L’organisation internationaliste des femmes Pan y Rosas (Pain et Roses), dont les auteures de cet article sont membres, existe en Argentine, au Brésil, en Bolivie, au Chili, en Uruguay, au Mexique, Venezuela, en Espagne, France et Allemagne. Elle intervient activement et vise à construire ce nouveau mouvement de femmes dans les milieux de travail, les écoles et les universités, dans une perspective socialiste. Nous luttons pour que le mouvement des femmes s’enracine dans la classe des salarié·e·s et illustre des exemples du potentiel révolutionnaire de cette alliance.

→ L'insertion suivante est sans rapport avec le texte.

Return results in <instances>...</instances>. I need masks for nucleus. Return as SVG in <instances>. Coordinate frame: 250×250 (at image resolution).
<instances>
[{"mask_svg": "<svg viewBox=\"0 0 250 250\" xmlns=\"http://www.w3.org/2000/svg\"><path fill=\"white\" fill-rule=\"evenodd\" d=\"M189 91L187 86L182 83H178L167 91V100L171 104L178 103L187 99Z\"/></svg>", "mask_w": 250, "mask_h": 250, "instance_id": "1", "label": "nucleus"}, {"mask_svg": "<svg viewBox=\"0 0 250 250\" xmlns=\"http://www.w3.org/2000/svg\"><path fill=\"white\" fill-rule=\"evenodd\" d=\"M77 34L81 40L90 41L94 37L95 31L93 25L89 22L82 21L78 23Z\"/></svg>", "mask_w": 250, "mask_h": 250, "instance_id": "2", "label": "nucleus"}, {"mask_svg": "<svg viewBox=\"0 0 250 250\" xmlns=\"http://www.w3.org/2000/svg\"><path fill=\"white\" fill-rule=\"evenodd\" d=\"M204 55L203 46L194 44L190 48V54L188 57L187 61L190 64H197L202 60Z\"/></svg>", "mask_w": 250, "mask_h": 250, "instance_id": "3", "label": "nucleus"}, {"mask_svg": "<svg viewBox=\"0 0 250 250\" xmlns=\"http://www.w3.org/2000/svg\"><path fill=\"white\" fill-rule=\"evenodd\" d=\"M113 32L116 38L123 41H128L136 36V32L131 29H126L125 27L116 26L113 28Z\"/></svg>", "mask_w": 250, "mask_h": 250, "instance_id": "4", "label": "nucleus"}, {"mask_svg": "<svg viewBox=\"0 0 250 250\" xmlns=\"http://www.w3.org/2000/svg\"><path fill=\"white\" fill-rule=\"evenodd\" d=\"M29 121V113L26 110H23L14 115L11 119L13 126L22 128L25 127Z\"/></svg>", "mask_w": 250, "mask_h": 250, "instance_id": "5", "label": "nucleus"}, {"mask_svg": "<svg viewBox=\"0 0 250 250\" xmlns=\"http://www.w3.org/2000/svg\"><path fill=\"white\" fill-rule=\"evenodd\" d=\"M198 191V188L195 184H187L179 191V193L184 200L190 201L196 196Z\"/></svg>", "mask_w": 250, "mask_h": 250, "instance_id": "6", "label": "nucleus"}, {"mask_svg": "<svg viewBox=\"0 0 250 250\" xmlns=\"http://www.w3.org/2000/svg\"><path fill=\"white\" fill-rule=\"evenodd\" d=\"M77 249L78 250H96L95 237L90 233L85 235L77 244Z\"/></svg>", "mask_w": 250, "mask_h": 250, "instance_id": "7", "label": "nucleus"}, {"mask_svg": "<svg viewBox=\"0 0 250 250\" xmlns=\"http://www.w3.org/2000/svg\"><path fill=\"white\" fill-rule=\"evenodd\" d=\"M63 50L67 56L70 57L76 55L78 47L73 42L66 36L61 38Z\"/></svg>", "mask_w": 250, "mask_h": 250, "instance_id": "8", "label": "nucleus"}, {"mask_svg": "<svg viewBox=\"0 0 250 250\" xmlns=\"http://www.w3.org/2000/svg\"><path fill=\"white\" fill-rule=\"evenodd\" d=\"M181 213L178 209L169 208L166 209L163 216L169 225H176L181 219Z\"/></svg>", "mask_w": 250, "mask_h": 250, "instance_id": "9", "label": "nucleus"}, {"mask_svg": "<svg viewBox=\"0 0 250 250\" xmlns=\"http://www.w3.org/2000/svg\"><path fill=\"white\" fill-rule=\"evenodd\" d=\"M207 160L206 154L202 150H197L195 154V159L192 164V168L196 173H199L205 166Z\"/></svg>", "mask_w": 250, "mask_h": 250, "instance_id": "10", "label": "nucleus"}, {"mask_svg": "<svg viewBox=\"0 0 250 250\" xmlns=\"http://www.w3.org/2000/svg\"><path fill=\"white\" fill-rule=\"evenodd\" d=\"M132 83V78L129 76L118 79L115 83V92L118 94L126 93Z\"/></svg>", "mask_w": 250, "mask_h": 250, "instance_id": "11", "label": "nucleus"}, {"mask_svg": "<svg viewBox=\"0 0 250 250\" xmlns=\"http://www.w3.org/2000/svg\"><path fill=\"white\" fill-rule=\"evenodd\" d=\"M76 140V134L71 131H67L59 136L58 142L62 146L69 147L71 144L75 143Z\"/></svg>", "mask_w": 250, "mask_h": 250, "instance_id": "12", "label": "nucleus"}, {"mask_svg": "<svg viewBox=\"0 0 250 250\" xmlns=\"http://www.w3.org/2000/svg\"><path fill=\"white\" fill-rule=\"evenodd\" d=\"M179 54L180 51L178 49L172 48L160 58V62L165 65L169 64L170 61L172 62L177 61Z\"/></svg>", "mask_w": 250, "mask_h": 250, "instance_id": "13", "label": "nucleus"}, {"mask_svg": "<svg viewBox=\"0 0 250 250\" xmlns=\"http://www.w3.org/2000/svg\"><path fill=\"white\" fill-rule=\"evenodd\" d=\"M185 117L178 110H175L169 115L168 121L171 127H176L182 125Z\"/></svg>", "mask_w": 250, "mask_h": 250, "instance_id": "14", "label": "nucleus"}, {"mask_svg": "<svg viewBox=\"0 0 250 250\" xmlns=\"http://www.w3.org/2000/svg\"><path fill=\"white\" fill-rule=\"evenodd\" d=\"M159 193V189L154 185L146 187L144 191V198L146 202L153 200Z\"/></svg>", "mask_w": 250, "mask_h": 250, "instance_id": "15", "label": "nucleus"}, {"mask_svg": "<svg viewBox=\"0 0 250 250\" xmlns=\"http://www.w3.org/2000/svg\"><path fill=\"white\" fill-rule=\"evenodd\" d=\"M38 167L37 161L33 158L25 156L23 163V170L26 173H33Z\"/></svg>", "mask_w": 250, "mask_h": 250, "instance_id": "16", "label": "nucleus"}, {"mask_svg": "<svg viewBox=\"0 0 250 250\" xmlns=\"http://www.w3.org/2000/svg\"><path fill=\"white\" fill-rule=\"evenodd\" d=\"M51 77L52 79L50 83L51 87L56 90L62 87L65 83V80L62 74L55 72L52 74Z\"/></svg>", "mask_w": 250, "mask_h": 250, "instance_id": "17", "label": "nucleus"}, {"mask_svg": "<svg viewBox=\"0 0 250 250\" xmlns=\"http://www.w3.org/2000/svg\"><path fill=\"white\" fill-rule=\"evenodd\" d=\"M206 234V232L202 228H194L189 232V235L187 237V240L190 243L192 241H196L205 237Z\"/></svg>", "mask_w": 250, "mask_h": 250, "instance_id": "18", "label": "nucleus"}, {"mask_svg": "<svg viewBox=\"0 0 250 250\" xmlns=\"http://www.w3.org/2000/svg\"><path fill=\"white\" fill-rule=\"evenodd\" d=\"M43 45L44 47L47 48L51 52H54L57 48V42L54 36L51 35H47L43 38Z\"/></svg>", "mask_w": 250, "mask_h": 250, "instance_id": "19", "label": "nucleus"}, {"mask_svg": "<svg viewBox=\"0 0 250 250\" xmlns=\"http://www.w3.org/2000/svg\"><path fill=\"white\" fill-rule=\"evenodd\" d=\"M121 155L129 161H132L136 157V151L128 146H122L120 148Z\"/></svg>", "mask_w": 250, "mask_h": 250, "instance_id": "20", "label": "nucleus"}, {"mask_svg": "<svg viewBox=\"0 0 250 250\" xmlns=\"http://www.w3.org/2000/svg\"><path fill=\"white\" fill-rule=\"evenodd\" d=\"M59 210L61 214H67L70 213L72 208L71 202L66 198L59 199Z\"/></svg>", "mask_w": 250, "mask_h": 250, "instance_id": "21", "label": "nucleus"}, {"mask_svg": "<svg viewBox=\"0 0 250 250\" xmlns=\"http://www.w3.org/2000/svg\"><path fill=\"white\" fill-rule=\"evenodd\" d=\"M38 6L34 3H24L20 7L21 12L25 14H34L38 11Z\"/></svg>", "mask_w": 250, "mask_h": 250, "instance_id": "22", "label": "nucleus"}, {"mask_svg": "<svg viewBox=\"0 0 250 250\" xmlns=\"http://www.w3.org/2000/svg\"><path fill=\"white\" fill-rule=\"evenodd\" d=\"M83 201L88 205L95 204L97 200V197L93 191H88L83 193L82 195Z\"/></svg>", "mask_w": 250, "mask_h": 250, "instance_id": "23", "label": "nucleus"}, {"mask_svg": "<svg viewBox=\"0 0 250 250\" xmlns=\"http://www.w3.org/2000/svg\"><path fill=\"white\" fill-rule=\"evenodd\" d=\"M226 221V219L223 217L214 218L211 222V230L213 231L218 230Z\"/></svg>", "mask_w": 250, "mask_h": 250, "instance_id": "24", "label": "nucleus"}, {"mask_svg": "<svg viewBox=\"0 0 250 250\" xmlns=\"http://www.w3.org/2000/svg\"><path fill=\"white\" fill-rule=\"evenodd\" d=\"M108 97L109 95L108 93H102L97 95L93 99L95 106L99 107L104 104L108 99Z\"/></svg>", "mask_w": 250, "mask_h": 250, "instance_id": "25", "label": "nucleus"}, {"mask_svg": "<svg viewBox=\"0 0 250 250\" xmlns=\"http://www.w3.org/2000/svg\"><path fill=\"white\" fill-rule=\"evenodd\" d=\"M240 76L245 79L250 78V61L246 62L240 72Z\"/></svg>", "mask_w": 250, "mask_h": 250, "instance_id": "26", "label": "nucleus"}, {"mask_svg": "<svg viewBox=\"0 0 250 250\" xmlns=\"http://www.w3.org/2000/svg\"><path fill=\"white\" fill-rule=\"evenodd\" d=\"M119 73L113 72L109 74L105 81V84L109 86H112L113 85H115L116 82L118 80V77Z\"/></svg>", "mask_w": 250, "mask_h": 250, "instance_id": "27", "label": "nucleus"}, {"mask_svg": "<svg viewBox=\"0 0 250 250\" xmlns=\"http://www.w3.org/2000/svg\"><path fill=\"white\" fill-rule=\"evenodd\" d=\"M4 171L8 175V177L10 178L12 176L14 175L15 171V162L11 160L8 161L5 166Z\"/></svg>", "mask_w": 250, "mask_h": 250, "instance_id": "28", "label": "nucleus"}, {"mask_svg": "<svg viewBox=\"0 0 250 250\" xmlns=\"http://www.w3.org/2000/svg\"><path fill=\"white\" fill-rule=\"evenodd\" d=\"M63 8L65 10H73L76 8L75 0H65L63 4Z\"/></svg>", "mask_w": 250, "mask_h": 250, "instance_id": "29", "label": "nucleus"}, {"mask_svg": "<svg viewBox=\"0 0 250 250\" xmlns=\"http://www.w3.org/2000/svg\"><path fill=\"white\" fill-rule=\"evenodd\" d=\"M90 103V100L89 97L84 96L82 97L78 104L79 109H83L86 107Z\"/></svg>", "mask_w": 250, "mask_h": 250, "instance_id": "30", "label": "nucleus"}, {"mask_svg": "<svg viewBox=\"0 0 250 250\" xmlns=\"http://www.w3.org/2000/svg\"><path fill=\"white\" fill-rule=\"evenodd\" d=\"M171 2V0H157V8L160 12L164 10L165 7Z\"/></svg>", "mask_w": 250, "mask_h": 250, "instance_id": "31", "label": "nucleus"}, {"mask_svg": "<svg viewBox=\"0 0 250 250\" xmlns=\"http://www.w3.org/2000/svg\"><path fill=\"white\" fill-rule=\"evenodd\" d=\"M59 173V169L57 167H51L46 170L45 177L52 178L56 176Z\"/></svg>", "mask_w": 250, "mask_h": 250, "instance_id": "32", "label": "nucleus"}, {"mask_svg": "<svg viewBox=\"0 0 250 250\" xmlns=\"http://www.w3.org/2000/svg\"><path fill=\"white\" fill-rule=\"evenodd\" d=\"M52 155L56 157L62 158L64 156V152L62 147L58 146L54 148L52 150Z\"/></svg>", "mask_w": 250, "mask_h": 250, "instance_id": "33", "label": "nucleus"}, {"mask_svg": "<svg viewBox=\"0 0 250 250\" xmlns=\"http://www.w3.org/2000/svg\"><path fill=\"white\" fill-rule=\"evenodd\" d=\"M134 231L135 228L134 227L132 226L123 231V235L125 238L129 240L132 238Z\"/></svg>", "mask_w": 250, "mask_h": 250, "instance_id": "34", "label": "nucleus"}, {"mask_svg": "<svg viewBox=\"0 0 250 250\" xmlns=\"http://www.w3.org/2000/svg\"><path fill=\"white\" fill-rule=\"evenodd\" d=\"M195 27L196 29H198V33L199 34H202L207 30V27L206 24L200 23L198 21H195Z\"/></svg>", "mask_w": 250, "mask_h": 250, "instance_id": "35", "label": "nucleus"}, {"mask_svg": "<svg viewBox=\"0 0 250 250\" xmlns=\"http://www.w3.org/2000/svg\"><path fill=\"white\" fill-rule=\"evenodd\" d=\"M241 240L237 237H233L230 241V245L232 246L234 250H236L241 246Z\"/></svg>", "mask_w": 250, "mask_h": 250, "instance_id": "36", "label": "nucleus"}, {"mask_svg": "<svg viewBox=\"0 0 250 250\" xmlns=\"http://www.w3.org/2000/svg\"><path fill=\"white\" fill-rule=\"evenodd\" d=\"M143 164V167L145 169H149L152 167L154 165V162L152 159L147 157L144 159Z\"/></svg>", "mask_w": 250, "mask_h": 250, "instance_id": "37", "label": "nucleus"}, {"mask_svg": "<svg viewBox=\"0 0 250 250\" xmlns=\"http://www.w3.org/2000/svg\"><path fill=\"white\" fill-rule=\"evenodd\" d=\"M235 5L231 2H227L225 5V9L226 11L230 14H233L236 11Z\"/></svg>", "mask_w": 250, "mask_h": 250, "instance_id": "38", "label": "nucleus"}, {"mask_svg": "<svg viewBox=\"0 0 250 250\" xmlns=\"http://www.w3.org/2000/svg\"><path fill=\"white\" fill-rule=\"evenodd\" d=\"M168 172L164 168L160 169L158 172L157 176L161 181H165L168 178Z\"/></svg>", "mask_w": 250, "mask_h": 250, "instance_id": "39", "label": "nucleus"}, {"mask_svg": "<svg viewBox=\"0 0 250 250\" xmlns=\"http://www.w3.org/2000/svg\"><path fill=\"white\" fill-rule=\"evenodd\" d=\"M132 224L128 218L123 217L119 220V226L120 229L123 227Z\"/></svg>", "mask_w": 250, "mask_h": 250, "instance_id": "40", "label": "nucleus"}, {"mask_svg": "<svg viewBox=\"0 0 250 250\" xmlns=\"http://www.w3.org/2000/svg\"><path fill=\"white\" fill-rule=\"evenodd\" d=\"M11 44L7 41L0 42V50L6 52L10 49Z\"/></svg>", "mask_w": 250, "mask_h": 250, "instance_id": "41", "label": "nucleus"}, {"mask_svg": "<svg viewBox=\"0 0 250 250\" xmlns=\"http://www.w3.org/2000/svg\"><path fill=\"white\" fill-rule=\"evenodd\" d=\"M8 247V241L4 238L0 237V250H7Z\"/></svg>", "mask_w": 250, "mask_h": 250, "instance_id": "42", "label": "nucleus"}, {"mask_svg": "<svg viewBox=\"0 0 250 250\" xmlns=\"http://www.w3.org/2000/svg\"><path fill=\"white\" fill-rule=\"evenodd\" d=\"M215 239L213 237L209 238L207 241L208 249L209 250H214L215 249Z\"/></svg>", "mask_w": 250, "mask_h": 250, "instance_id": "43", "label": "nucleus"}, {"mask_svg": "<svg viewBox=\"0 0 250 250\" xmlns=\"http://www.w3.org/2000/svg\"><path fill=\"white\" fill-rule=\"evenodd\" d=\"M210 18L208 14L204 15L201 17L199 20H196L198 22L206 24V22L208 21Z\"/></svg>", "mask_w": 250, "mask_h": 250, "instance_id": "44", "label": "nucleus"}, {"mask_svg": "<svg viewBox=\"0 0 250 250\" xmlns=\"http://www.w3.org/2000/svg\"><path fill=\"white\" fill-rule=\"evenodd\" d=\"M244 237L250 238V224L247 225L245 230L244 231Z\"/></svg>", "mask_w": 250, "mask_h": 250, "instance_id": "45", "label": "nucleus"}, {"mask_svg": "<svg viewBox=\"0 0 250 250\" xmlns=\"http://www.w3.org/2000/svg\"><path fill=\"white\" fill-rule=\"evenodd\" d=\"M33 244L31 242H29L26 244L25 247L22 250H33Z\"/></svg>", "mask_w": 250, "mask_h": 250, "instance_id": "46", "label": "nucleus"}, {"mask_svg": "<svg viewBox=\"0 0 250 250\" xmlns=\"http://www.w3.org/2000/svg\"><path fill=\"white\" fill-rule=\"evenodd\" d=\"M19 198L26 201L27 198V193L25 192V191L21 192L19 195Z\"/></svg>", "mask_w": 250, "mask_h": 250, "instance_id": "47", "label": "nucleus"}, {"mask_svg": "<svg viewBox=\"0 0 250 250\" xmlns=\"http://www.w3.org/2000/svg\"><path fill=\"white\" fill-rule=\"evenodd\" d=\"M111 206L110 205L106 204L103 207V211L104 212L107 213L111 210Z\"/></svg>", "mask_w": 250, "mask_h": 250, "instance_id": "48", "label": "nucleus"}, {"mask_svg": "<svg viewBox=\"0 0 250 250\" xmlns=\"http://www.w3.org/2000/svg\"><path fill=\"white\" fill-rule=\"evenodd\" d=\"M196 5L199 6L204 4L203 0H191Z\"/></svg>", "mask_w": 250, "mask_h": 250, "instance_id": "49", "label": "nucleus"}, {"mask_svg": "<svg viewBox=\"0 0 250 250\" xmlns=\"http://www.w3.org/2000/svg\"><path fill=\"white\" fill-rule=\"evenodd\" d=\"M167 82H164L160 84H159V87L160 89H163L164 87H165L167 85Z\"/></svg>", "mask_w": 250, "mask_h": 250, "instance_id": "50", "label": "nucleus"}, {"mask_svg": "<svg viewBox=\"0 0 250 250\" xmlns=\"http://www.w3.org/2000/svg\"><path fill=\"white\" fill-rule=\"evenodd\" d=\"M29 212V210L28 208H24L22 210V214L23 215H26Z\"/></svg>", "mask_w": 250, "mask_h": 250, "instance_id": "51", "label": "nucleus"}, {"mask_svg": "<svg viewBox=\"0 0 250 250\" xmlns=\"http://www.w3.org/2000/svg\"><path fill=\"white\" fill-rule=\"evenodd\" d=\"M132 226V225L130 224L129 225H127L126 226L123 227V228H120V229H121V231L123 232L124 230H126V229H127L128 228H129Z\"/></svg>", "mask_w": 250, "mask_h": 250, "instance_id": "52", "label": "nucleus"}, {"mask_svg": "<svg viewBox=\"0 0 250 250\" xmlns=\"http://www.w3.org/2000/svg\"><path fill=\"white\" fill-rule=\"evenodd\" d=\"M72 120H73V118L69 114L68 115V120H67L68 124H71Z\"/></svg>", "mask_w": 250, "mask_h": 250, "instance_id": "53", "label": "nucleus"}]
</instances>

Nos idées, notre programme et notre stratégie sont basés sur les leçons accumulées des générations précédentes de marxistes révolutionnaires. Nous croyons en un féminisme qui cherche à être un mouvement politique des masses, où la lutte pour les droits et libertés démocratiques est liée à une dénonciation de ce régime d’exploitation et de misère pour la majorité. Seul un mouvement qui cherche à vaincre ce système peut être réellement émancipateur. (Article publié dans Left Voice, le 27 février 2018; traduction A l’Encontre)
Celeste Murillo est active à Buenos Aires, Argentine et membre de «Pan y Rosas»; Andrea D’Atri est aussi active à Buenos Aires et membre de «Pan y Rosas».